Bye-Bye car, chapitre seize

Après des heures de marche dans la forêt, William, Pakar et tout le groupe des Fagoulins rescapés aperçoivent au-dessus des arbres le seul pic pointu du coin : celui de la montagne Troll. Malgré leur fatigue, ils poussent des cris de joie puis accélèrent pour enfin atteindre la frontière. Les grands portent les petits, les valides soutiennent les boiteux. Tout le monde oublie ses ampoules aux pieds, ses blessures et sa peine. Juste après l’orée de la forêt, ils atteindront enfin la frontière avec le Pays Troll. Mais, à leur grand étonnement, un mur de pierres presque aussi haut que des arbres, s’étend à perte de vue sur toute sa longueur.

— Il a l’air de faire le tour du pays Troll, constate Pakar qui regarde à gauche et à droite.

Un gros rocher bloque la seule entrée qui mène chez leurs voisins Trolls. Deux paires de yeux surmontés d’un crâne chauve apparaissent dans un trou de l’édifice. Un grognement les accueille mais les Fagoulins ont beau se tordre le cou, ils ne voient pas la bouche d’où il provient.

— Elle est probablement cachée par les pierres, remarque le voisin de Pakar.

Un conciliabule sur la bouche que l’on ne voit pas, mais qui a pourtant grogné s’ensuit. BarJ lève les yeux au ciel : comme si c’était le moment ! Il essaye de raisonner les Fagoulins qui ne l’écoutent pas. C’est un petit peu le bazar quand un tonnement, cette fois provient, de derrière le mur :

— Alors, que voulez-vous ?

Le voisin de Pakar s’avance.

— Nous demandons l’asile car nous avons été envahis.

Puis, des pas se font entendre, puis plus rien. Les Fagoulins, pleins d’espoir recommencent à sourire, s’imaginent à l’abris, rêvent de tapis de mousse à l’abris ou de fleurs à se mettre sur les oreilles. Les pas reviennent, dans un vacarme croissant cette fois.

— Hmpf !

— Demande d’asile rejetée. Vous ne pouvez pas entrer en pays Troll.

Les Fagoulins sont atterrés. BarJ lui s’en doutait un peu.

— Salutations. Je suis BarJ l’Enchanté, pourrais-je connaître le motif ? Vous connaissez sûrement la convention d’entraide du petit peuple, la CEPP ? Votre pays l’a signée, il ne peut pas refuser la demande des Fagoulins.

— Hmpf ! J’obéis aux ordres.

— Allez-demander à vos chefs.

— C’est ce que j’ai fait, demander à mon chef.

— Demandez à son chef à lui alors !

Les pas reprennent leur va et vient.

— La demande est rejetée.

— Mais pourquoi, s’énerve BarJ, vous avez signé !

— On m’a dit de vous dire que la convention n’est pas valide car nous ne sommes pas petits, nous les trolls. Nous sommes grands, très grands !

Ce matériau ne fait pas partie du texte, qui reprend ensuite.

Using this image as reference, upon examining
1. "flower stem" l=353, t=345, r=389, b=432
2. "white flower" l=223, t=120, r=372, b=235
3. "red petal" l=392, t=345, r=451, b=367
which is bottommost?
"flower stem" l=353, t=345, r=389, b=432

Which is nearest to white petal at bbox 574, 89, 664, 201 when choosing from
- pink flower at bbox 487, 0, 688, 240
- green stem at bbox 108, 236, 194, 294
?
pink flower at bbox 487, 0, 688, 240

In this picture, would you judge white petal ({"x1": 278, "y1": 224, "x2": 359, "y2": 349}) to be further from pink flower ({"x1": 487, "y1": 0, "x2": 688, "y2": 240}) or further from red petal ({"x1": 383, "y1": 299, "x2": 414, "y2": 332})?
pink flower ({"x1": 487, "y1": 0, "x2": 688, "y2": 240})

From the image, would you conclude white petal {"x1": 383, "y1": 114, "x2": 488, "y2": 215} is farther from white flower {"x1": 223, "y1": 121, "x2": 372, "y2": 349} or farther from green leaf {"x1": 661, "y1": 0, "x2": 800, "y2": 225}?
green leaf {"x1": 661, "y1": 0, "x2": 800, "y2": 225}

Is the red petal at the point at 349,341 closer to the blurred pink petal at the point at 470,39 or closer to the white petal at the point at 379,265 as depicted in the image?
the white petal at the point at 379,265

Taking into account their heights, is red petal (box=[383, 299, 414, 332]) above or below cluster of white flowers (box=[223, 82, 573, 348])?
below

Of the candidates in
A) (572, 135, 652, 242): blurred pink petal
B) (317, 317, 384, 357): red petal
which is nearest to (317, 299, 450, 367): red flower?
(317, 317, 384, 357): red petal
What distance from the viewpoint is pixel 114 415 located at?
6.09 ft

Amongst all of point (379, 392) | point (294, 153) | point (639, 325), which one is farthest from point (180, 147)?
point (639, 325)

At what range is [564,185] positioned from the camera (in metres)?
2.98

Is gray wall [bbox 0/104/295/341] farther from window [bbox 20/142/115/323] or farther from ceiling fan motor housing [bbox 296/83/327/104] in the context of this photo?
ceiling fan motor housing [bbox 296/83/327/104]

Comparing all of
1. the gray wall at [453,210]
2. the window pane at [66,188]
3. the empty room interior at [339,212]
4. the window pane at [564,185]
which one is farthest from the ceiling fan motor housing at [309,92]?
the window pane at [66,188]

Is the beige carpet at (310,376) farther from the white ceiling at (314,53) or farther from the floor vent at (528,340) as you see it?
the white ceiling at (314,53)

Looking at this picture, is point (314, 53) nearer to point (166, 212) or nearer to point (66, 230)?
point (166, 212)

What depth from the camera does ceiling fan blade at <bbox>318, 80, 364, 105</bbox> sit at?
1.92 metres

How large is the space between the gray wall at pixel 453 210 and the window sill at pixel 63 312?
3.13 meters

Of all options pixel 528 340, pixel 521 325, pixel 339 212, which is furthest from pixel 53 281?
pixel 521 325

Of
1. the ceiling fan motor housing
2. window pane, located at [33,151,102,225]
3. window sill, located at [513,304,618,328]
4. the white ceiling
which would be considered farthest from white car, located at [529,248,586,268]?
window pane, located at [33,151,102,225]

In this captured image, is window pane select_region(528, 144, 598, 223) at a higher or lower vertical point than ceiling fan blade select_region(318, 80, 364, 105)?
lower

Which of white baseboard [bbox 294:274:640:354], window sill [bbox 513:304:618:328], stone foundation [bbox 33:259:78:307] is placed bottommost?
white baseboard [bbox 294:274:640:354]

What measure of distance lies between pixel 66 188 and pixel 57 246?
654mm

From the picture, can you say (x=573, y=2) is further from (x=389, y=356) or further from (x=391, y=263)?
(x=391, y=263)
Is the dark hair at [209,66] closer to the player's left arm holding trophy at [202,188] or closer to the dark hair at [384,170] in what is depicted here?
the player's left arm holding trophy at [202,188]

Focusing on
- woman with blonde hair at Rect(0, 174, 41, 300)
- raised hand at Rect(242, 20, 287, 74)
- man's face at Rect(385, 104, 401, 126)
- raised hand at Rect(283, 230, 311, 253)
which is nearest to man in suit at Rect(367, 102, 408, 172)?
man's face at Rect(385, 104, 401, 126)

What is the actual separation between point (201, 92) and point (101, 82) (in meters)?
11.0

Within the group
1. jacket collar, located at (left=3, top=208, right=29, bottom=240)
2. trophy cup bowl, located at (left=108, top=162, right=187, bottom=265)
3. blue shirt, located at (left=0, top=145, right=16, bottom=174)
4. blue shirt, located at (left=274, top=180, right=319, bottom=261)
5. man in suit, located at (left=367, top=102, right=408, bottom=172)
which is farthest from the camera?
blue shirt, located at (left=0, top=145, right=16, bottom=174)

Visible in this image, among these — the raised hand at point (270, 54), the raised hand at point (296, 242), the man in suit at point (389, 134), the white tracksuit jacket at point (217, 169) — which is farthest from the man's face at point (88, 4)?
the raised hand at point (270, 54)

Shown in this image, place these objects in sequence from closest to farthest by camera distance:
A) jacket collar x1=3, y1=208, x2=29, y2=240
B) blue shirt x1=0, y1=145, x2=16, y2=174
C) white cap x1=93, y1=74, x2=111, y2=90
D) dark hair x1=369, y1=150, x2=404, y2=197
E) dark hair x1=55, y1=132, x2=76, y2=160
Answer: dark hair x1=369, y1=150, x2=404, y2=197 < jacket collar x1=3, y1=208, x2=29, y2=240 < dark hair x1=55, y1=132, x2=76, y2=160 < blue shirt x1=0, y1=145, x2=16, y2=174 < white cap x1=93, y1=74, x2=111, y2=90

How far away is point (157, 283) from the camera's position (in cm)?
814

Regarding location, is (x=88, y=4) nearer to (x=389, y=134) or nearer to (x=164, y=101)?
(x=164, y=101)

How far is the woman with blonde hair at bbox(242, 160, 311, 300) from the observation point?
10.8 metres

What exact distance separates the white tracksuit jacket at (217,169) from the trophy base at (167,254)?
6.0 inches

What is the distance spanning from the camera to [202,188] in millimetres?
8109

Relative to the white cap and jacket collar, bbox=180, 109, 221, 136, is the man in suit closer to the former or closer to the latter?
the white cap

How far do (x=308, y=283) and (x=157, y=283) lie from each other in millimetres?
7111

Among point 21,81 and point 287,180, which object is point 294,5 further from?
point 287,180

L’Enchanté reste sans voix devant cette logique absurde. Le Petit Peuple c’est eux tous, les Gnomes, les Fées, les Enchantés, les Trolls, les Gobelins, les Fagoulins etc. Ce n’est pas la taille qui compte. Le voisin de Pakar intervient :

— Enfin, ce n’est pas possible ! J’exige de parler avec mon beau-frère, Troll-de-Girolles !

 — Troll-de-Girolles a été arrêté.

— Quoi ! Mais où ça… ? Pourquoi ?

— Pour trahison.

— Impossible ! Où est-il ? Il a droit à une défense, je veux le voir.

— Il a été envoyé en camp de punition.

BarJ s’étonne que les Trolls aient des camps de punition chez eux. Lorsqu’il y a un conflit entre deux individus, ils règlent le différend (lectrice.eur, dans cette phrase, ça veut dire dispute) à coup de massue, puis n’en parlent plus. En dehors de cela, c’est un peuple doux. Quand on est si massif, on a pas vraiment besoin de faire la guerre aux autres !

Le voisin de Pakar est atterré. BarJ en profite pour poser sa question :

— Où se trouve-le camp ? Je suis un Enchanté, vous devez m’y conduire. Ce sont les règles d’Enchantements.

Les yeux du troll sont drôlement embêtés, quand il répond :

— Les….les Fagottins prennent en charge nos prisonniers en échange de Fleurs-à-Baba.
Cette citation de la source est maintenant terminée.